Para o ouvido cartesiano de um engenheiro, a descrição sistematizada de um estilo de vinhos, soa como música. O enólogo Alejandro Galáz, que assina os vinhos da Ramirana, apresentou-me a seguinte equação que define sua produção:
Acidez: mais elevada
PH: mais baixo
Álcool: mais baixo
Fruta: mais elevada
Carvalho: mais baixo
Vocação gastronômica: mais elevada
Inovação: mais elevada
"Nossos vinhos requerem mais horas de enólogo por litro."
Alejandro Galáz | Eu gostei tanto e achei tão simples de entender que me pareceu uma boa ideia se todos os vinhos tivessem essa tabela no contra-rótulo. O que ele esqueceu de incluir em sua fórmula é o componente emocional: salta aos olhos a paixão que o jovem enólogo dedica a seus filhotes!
A Ramirana é o lado boutique da gigante chilena Ventisquero. Enquanto esta elabora cerca de 1,3 milhões de garrafas ao ano, a pequena filial ajuda com apenas 3% desse total. São vinhos de pequenas produções e baixíssimos rendimentos que, segundo a definição de Alejandro, requerem "mais horas de enólogo por litro de vinho". As uvas são provenientes de 2 vales chilenos: as brancas se originam de Lolol, enquanto as tintas são plantadas no Valle de Maipo, mas bem no limite, pertinho da costa.
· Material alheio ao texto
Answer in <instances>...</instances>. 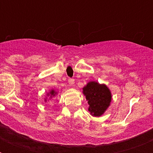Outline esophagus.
I'll list each match as a JSON object with an SVG mask.
<instances>
[{"mask_svg": "<svg viewBox=\"0 0 153 153\" xmlns=\"http://www.w3.org/2000/svg\"><path fill=\"white\" fill-rule=\"evenodd\" d=\"M68 82H69L70 86H73L74 83V79H68Z\"/></svg>", "mask_w": 153, "mask_h": 153, "instance_id": "1", "label": "esophagus"}]
</instances>
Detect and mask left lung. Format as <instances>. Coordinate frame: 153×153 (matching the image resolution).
I'll list each match as a JSON object with an SVG mask.
<instances>
[{"instance_id": "obj_1", "label": "left lung", "mask_w": 153, "mask_h": 153, "mask_svg": "<svg viewBox=\"0 0 153 153\" xmlns=\"http://www.w3.org/2000/svg\"><path fill=\"white\" fill-rule=\"evenodd\" d=\"M89 104L88 110L92 116L100 117L109 106L112 99L111 92L105 84L91 81L82 88Z\"/></svg>"}]
</instances>
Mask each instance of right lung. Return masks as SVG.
Segmentation results:
<instances>
[{"instance_id":"1","label":"right lung","mask_w":153,"mask_h":153,"mask_svg":"<svg viewBox=\"0 0 153 153\" xmlns=\"http://www.w3.org/2000/svg\"><path fill=\"white\" fill-rule=\"evenodd\" d=\"M56 94H57V92L54 91V90H51V91H50V92L48 94V96H50V98H52V97H55ZM45 102H47V98L45 99Z\"/></svg>"}]
</instances>
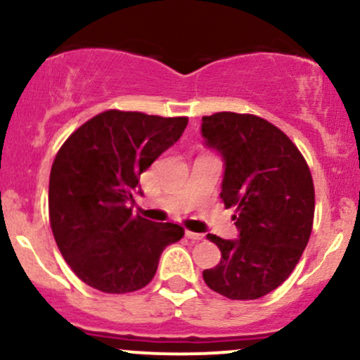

Alejandro contou-me que a próxima novidade, a ser lançada no início de 2013, forçará o redesenho do mapa vitivinícola chileno: os vinhedos são plantados em Huasco, em pleno deserto de Atacama, cerca de 200km acima do limite norte hoje conhecido, que é o Valle del Elqui. Localizado a 20km da costa, em uma área que já foi fundo do mar na pré-história, com sedimentos calcáreos e com o sal cobrindo de branco o solo (eu vi a foto e é incrível), o enólogo garante que seu vinho terá um caráter mineral bastante peculiar!
O novo vinho será um Sauvignon Blanc com a minúscula produção de 2.000 garrafas. Dessas, apenas 200 chegarão ao Brasil e somente 50 aportarão nas praias cariocas. Portanto, enófilos, correi! Mas o vinho será vendido exclusivamente em um restaurante apenas, que Alejandro preferiu não identificar para manter uma aura de mistério
Contrariando os usos e costumes do Novo Mundo, a Ramirana aposta em vinhos de corte e metade de sua produção é uma mistura de castas, muitas vezes insólita. E o primeiro vinho é um bom exemplo disso: o Ramirana Gran Reserva Sauvignon Blanc Gewürztraminer 2011 faz a perfeita sinergia entre as duas castas, com o caráter floral da Gewürz domando os excessos herbáceos da Sauvignon, para chegar à taça com boa estrutura e deliciosa acidez.
Seguimos com outro branco de corte não tão exótico assim: o Ramirana Reserva Chardonnay Sauvignon Blanc 2010 mistura as duas rainhas brancas em uma mineralidade deliciosa, contrapondo o frescor da Sauvignon com a complexidade e a estrutura da Chardonnay barricada. Deliciosamente estival!
A criatividade do enólogo não tem limites e no primeiro tinto, Ramirana Gran Reserva Syrah Carmenère 2010, mistura duas castas que nunca pensaram em andar de mãos dadas. Eu encarei o corte com um pé atrás, mas fiquei entusiamado com o resultado que, para mim, foi o melhor custo-benefício do almoço. Sua vocação gastronômica o fez dar um "show de bola" - Alejandro gostou dessa expressão - na harmonização com os carrés de cordeiro de Janine Sad.
E ao final, o top, a cerejinha do bolo, foi o filho bem-amado do enólogo, o Ramirana Premium Trinidad Vineyard 2008, corte cirúrgico de 64% Syrah, 23% Cabernet Sauvignon e 13% Carménère. Vinho feito no capricho, passa 14 meses em carvalho da Borgonha (sendo 28% novos) e ainda descansa outros 12 meses em garrafa, para que, ao chegar às mãos dos consumidores mais apressados, já esteja prontinho para consumir; se o comprador for mais paciente, pode esperar uns 10 a 15 anos. Vinho elegante, aveludado e com grande estrutura, é quase interminável.